··· Extract to read

He did some 1031 exchanges in California. He would find a house worth $250, and he would be paying $200. Worst case scenario was if it was anything like the last downturn, he may lose 20 or 30%. Rather than pay the tax, he decided to 1031 hoping it would drop. Some worked out ok. The ones he messed up on were the ones where if he would 1031 and buy three houses, then pay cash for two and put the debt on the last one, it was the last one that killed him. If he had a house worth $250 and had a private loan worth $175, that was ok until the $250 houses he had in Apple Valley dropped down to $75. The payment would be $1,200, which was exactly what he was getting in rent.
This model works great if you are in an out in a year. However, if you are holding out for a decade, with $1,200 a month rent it has already dropped 30%. He is getting $900 within a couple years. When you are holding out that long, roofs wear out and there are other maintenance issues. When you are in a 10-year span, things that do not occur in a year will happen. You will be replacing your air conditioner, water heater, and all your appliances. If you are in the High Desert, there is a good chance you will be replacing your roof.
Bruce asked Rick what he would do if he could do things differently. He said he is doing it differently right now. Rick performed a partnership that really worked well when very few do. Rick said he doesn’t even know because everything he was good at, his partner was not good at while she was a master at the things in which he was terrible. He doesn’t know how he got it to work other than that it was really fortunate for both of them and they both had the same goal to not work again.
Bruce wondered when he started building inventory. Rick said he started doing appraisals in 2004 and was almost retired. He had all these rentals and was waiting for them to sell. By 2008, everything he invested in that cash flowed had blown up in his face. By 2008, he was back to appraisals and was seeing the market crash. He did not know where the bottom would be, and he saw people buying things they thought would sell for $150 in 2008. By the time they got to the finish line, they would only get $130. He was nervous and waited until 2009. At this point, his partner began buying, and by late 2009 Rick started shopping and bought a few. By 2010, he went nuts and started to buy one every week or two. They bought in 2010 and 2011, and it was 100% REO. He thinks they may have done one mailer from which they bought a few. It worked great at the time, and they would send out 200 from which they would get 2 or 3 houses. Now you would have to send out about 10,000.\
Bruce asked how he chose the High Desert, which Rich said was a terrible mistake. Had he not chosen the High Desert, he would have been able to leave three times as much money. He chose the High Desert because it worked really well for him last time and he was copying Tony Alvarez’s model. He did not want to compete with Tony, but the High Desert was almost the same market. It worked so well from 2001 to 2006 and he thought he would hit a home run. He did well, but the houses he bought in Rialto had a way different worth. One house was worth four houses in the High Desert. Instead of getting 50 up in Hesperia, they could have gotten 20 in Rialto and Fontana. It would have been way easier to deal with and way less and better tenants, and they probably would have made a lot more money.

······
··· Dataset excerpt

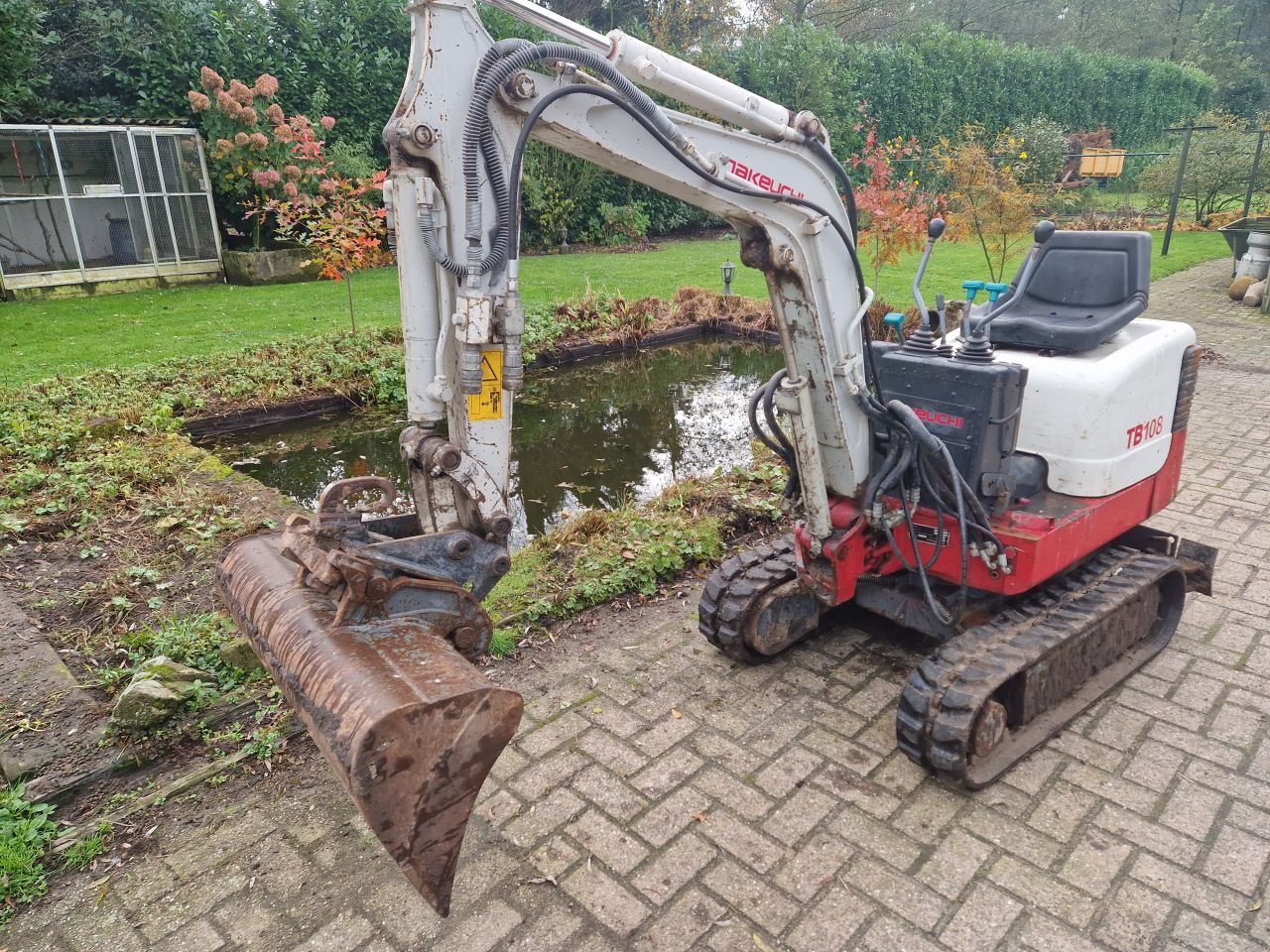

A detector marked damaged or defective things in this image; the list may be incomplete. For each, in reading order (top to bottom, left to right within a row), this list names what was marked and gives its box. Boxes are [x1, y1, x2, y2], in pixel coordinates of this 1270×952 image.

······

Work to complete:
A. From the rental-investing account above, extract the passage from "Bruce asked Rick" to "not work again.".
B. Using the rental-investing account, answer each question:
(i) In what year did Rick start doing appraisals?
(ii) In which city were the houses that were each worth four houses in the High Desert?
(iii) In 2010 and 2011, how many mailers would they send out to get 2 or 3 houses?
C. List every place name that appears in the rental-investing account.

Answer set:
A.
Bruce asked Rick what he would do if he could do things differently. He said he is doing it differently right now. Rick performed a partnership that really worked well when very few do. Rick said he doesn’t even know because everything he was good at, his partner was not good at while she was a master at the things in which he was terrible. He doesn’t know how he got it to work other than that it was really fortunate for both of them and they both had the same goal to not work again.

B.
(i) 2004
(ii) Rialto
(iii) 200

C. California, Apple Valley, High Desert, Rialto, Hesperia, Fontana